Economists generally believe that the Federal Reserve will only cut interest rates twice this year, in September and December. Despite some easing in inflation, strong consumer demand in the United States requires the Federal Reserve to proceed cautiously. Retail sales data shows that consumer spending remains robust, and the unemployment rate is not expected to rise significantly. It is expected that at the meeting on July 31st, the Federal Reserve will keep interest rates unchanged, with over 80% of economists predicting the first rate cut to occur in September. Economists generally expect the Federal Reserve to cut interest rates twice by 25 basis points each this year, while some economists believe that the number of rate cuts may exceed two times

A survey by foreign media shows that an increasing number of analysts believe that the Federal Reserve will only cut interest rates twice this year in September and December, as strong consumer demand in the United States requires cautious action despite some easing in inflation.

Inflation pressures have eased in the past few months, and recent signs of weakness in the labor market have made several members of the Federal Open Market Committee (FOMC) "more confident" that inflation will return to the Fed's 2% target without significant economic slowdown.

The market has seized this opportunity, expecting the Fed to cut interest rates two to three times this year, driving U.S. stocks up by about 2% last week and causing the yield on 10-year U.S. Treasury bonds to drop by over 25 basis points this month. However, economists have been steadfast in their expectation over the past four months that the Fed will only cut interest rates twice this year, and they are now more convinced of this.

Stronger-than-expected retail sales data for June indicate that consumer spending remains robust, coupled with a consensus view that the unemployment rate is unlikely to rise significantly from its current 4.1%, prompting the Fed to exercise patience.

A survey conducted by foreign media from July 17 to 23 shows that all 100 economists believe that the Fed will keep rates unchanged on July 31, with over 80% predicting a 25-basis-point rate cut in September.

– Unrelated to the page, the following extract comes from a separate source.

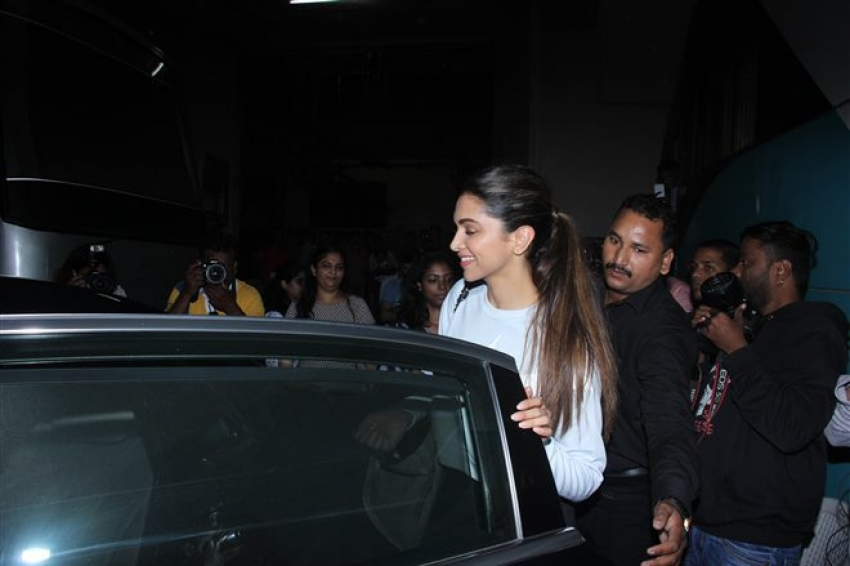 Deepika Padukone Celebrates 10 Year Completion With Fans Photos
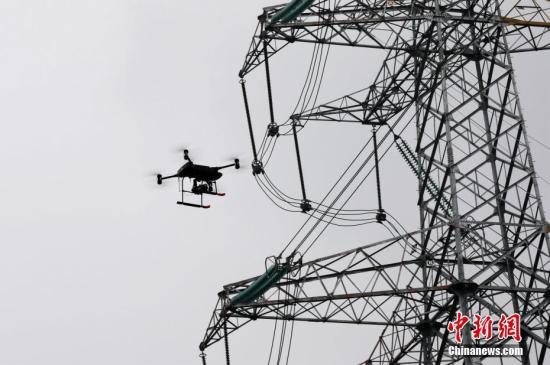 资料图:智能巡检无人机对空中电网巡检。周毅 摄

Fifteen economists expect the first rate cut to occur in November or December, with only three believing the Fed will wait until next year. Jonathan Pingle, Chief U.S. Economist at UBS, wrote:

"We expect the Fed to cut rates by 25 basis points at the FOMC meetings in September and December, unless inflation data unexpectedly show a significant upside, we doubt the Fed will have a greater sense of urgency for further rate cuts unless there is unexpectedly weak employment data."

Close to three-quarters of economists (73 out of 100) predict that the Fed will cut rates twice by 25 basis points this year, up from 60% in the June survey. The latest survey of 70 economists indicates that the Fed will cut rates in September and December.

Sixteen economists expect the Fed to cut rates only once this year or not at all, while 11 economists predict that the number of rate cuts by the Fed this year will exceed two. Among the 21 primary dealers surveyed, nearly 60% (12 firms) expect the Fed to cut rates twice by 2024.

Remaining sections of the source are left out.